The Time & Materials model involves regularly paying for work completed. It means that your expected revenues are incrementally earned with the performance of work, even if work packages were not completed. 

With this model, the client carries higher risks for the delivery of the project than with Fixed Price or Fixed Price Milestone projects. The customer is billed for the actual time for the Work item to be completed.

Benefits

  • Flexible timeline. 

  • Accuracy. real-time project plans are the optimal way to monitor accurate monthly, quarterly and yearly revenue projections based on in-flight and pipeline projects. 

Considerations

  • Uncertain deadlines. Any adjustments to the project can postpone the final delivery and the project can become overdue.

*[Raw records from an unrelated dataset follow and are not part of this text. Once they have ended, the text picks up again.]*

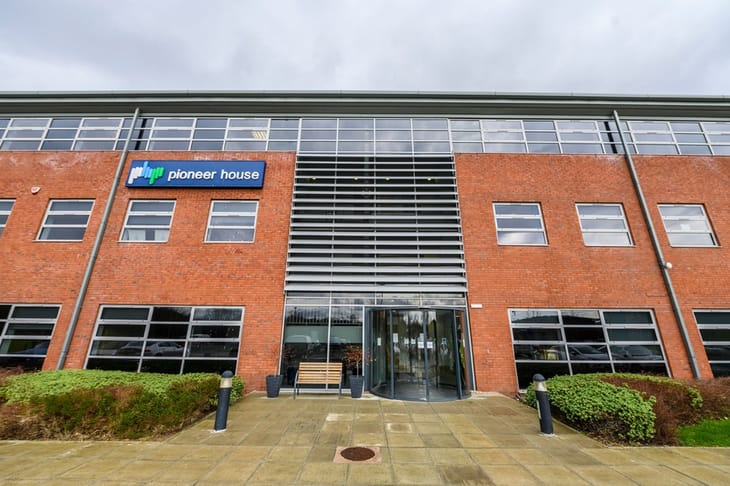 Image 7 of the Pioneer House - North Road, CH65 - Cheshire office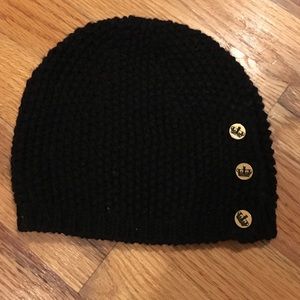 Juicy couture knit winter beanie hat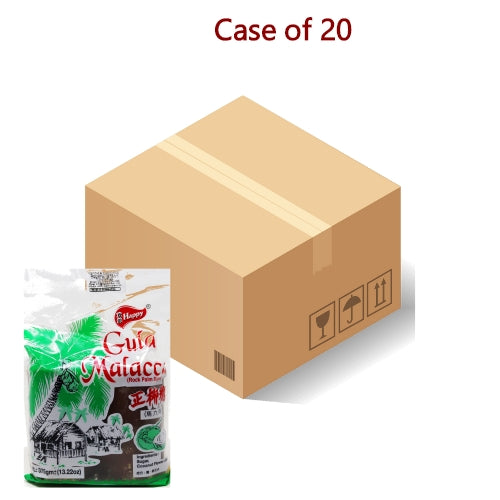 Load image into Gallery viewer, Happy Gula Malacca (Coconut Palm Sugar)-歡樂馬六甲椰糖-375g-SUG414-20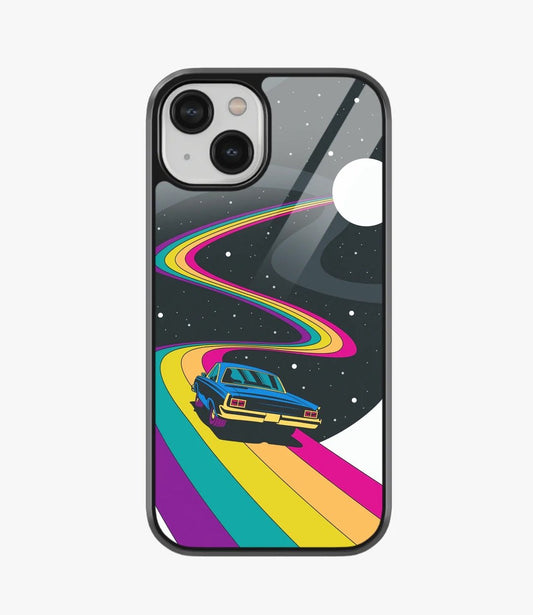 Rainbow Road Case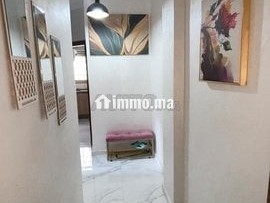 Fes trik mozal فاس طريق موزال شقق - Appartement à louer - Fes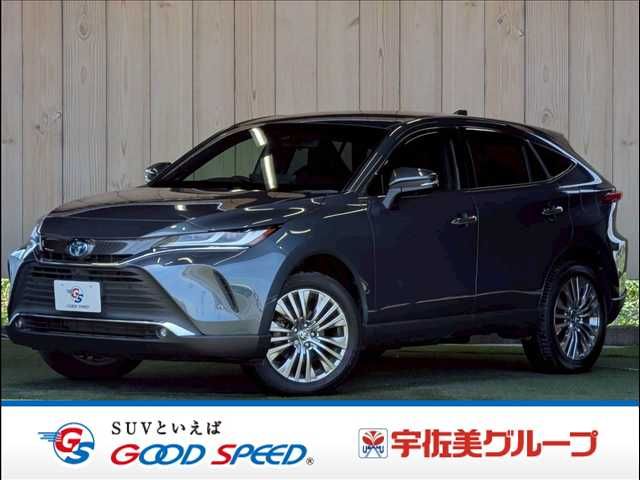 TOYOTA / HARRIER HYBRID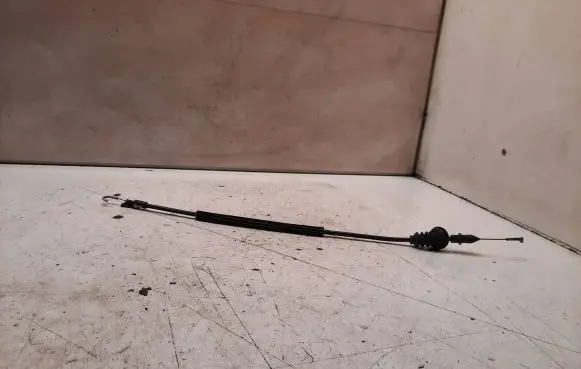 Volkswagen Golf IV Front door cable line 1J4837085C
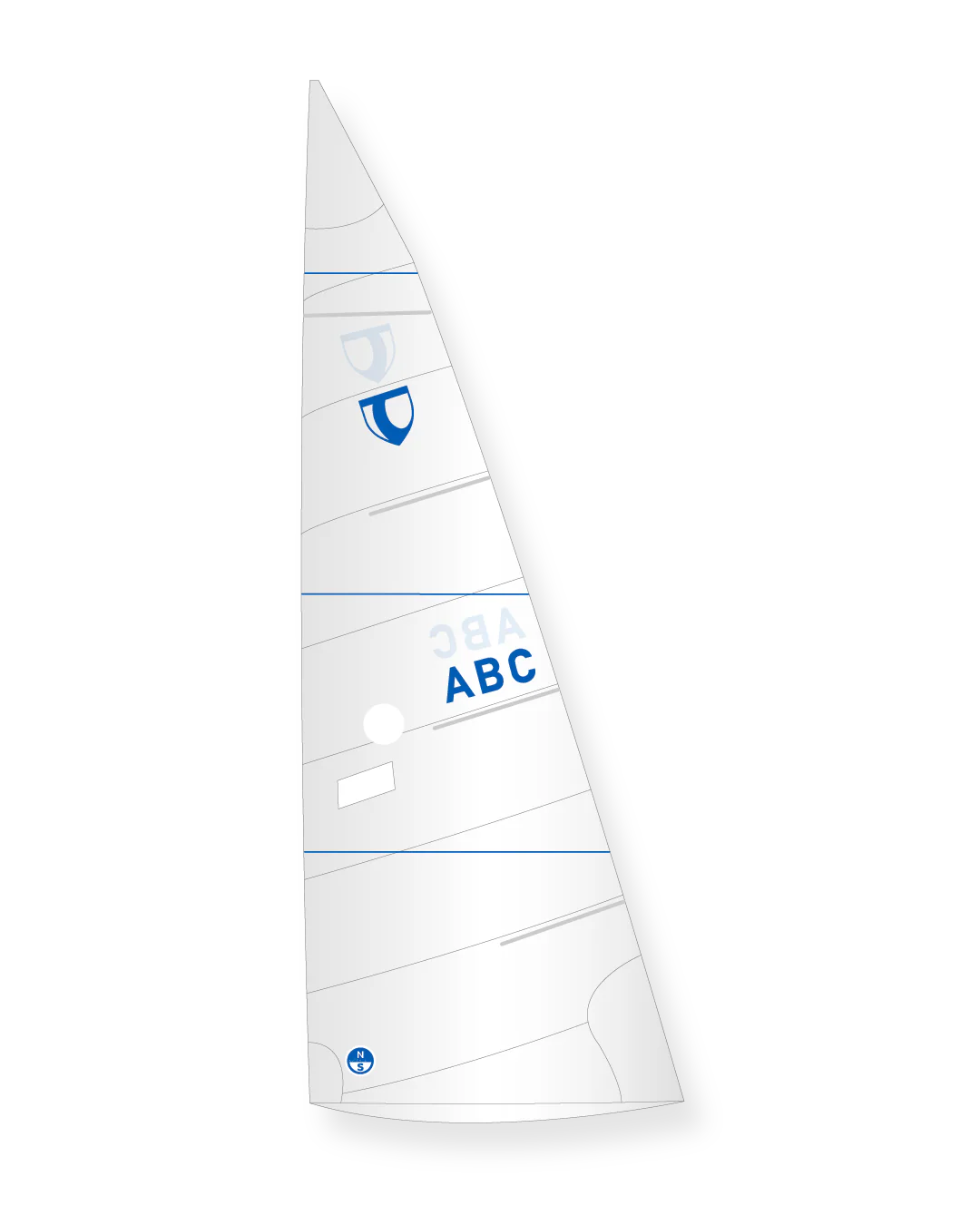 TARTAN 10 AP-1 MAINSAIL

  • Undefined budget. The price is approximate, so the client doesn’t know for sure how much money they’ll spend since the timeframe for designing and implementing features is flexible.

Mixed

This Pricing model is set by default in the application and allows you to define different Billing types for Work Items. For example, a Mixed project can include sub projects, some are T&M and some are Fixed Price.

Capped Times and Materials 

(also known as Capped T&M)

Capped Time and Materials (T&M) contract is a hybrid billing arrangement that combines elements of both T&M and fixed-price contracts. In this model, the client agrees to pay the contractor based on the actual time spent and materials used, but with an agreed-upon maximum limit or "cap" on the total cost.his cap ensures that the project does not exceed a specified budget, providing financial protection for the client.

Benefits:

  • Adaptability: Suitable for projects where the scope is not fully defined or is expected to evolve over time.

  • Risk Mitigation: The cost cap protects clients from unexpected budget overruns, while contractors are assured payment for documented work up to the cap.

Considerations:

  • Scope Definition: While flexibility is a benefit, it's essential to have a clear understanding of project objectives to prevent scope creep.

  • Monitoring: Regular tracking of incurred costs is crucial to ensure they align with the project's progress and stay within the agreed-upon cap.

Capped T&M contracts are particularly beneficial in industries like construction and software development, where project requirements may change, but budget constraints are a priority. By setting a maximum cost limit, both clients and contractors can manage expectations and responsibilities more effectively.